This discussion has been locked.

You can no longer post new replies to this discussion. If you have a question you can start a new discussion

Why did HA fail on 9.707-5?

Hi everyone,

this morning my colleague realized that all internet traffic was non-functional. It seemed like both HA nodes were in active state. After shutting down one of the nodes, things started working again.

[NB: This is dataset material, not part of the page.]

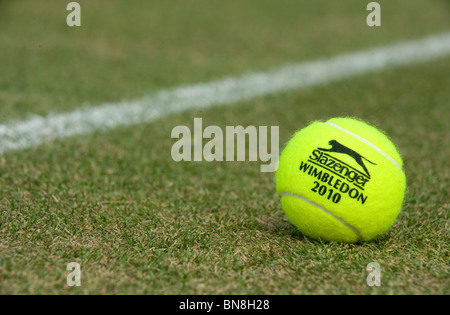 Wimbledon 2010 Slazenger Tennisball sitzt auf einem Rasenplatz während Wimbledon Tennis Championships 2010 - Stockfoto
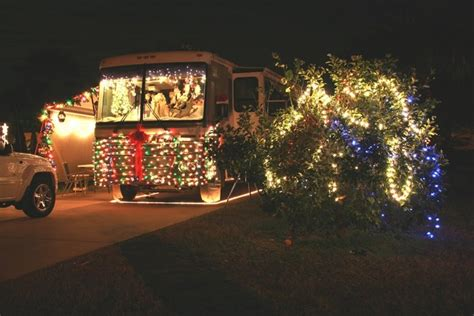 images  christmas rvs campers  pinterest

Looking into the logs I can see this:

2021:07:19-23:04:04 m-2 ha_daemon[4300]: id="38A2" severity="error" sys="System" sub="ha" seq="M: 407 04.766" name="send_backup_heartbeat(): send(): No buffer space available"

Kernel log shows this:

2021:07:19-23:00:31 m-2 kernel: [437910.124002] ------------[ cut here ]------------

2021:07:19-23:00:31 m-2 kernel: [437910.124014] WARNING: CPU: 3 PID: 6214 at net/sched/sch_generic.c:264 dev_watchdog+0xe6/0x181()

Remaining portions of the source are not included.